Пушкин взял листок с какими-то квадратиками.
— А вот здесь, Александр Сергеевич, я на вас дюже надеюсь. Сие есть «кроссворд»!
— Хм.
— Сочиняются вопросы, ответы вписываются в квадратики, они пересекаются. Игра ума и знаний.
— Хмм.
— Любой сложности. Можно для детей, можно для взрослых. Можно по специальности или... да как заблагорассудится, можно. Крестьянские, купеческие, дворянские. Или не делить. Очень полезная идея, барин. Человек ведь загадки любит, многие страсть как любят. Вот эти кроссворды и пустить в народ. Хочешь не хочешь, а для ответа надобно слово знать.
— Любопытно. Действительно. И это ты сам придумал?
— А кто ещё? Ваш Никита, что ли, придумает? Всё сам, барин. И ещё посмотрите, как это для журналов полезно станет.
— Каким же образом?
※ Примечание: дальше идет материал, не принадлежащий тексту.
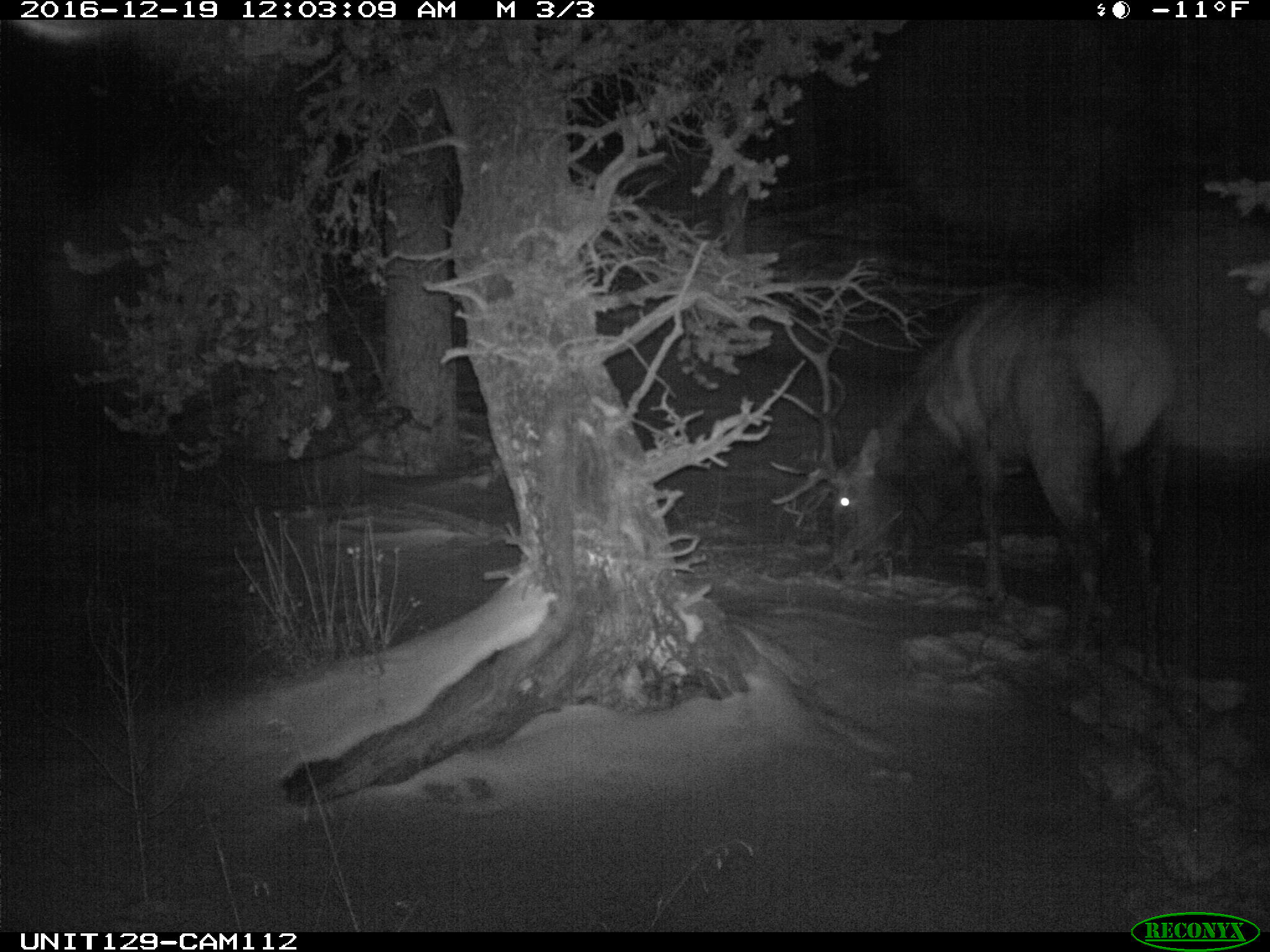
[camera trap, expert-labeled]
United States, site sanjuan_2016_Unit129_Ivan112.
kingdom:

Ты что, хочешь в журналы такое печатать?
— Отчего нет? Вы, барин, писатель знатный, то всем ведомо. Но много ли в России читателей? Читать — ум нужен, привычка, сноровка, желание. Не всякому дано, да не всякий и захочет. А кроссворды любому зайдут. Вот испытайте, барин. Создайте журнал литературный, сколь угодно прекрасный, да издайте двумя номерами. Один — просто журнал, а другой — с кроссвордами. Листов хоть десять. И поглядите, как продажи пойдут.
Пушкин вздрогнул было на словах о недостатке в государстве читателей, но слушал внимательно. Он и сам не заметил, как разговор, им намечаемый в качестве выволочки Степану, а то и чего похуже, незаметно и быстро ушёл в деловую сторону.
— Думаешь, сильно повлияет?
— Ещё как, Александр Сергеевич, ещё как! Писатель вы гениальный, не примите уж правду за лесть. Но нет у вас в достатке деловой жилки.
— А у тебя, Стёпа, есть?
— Есть, барин. Неправильно это — хвастать, но ведь получается. Дела идут.
Пушкин задумался.
— Журнал — дело верное, но и недешёвое. На начало тысяч тридцать надо. Да, понимаю, что тебе это не деньги. И не говори мне здесь опять про «всё ваше, барин» — тебе не идёт.
— Так ведь...
— Степан! — Пушкин предостерегающе поднял руку.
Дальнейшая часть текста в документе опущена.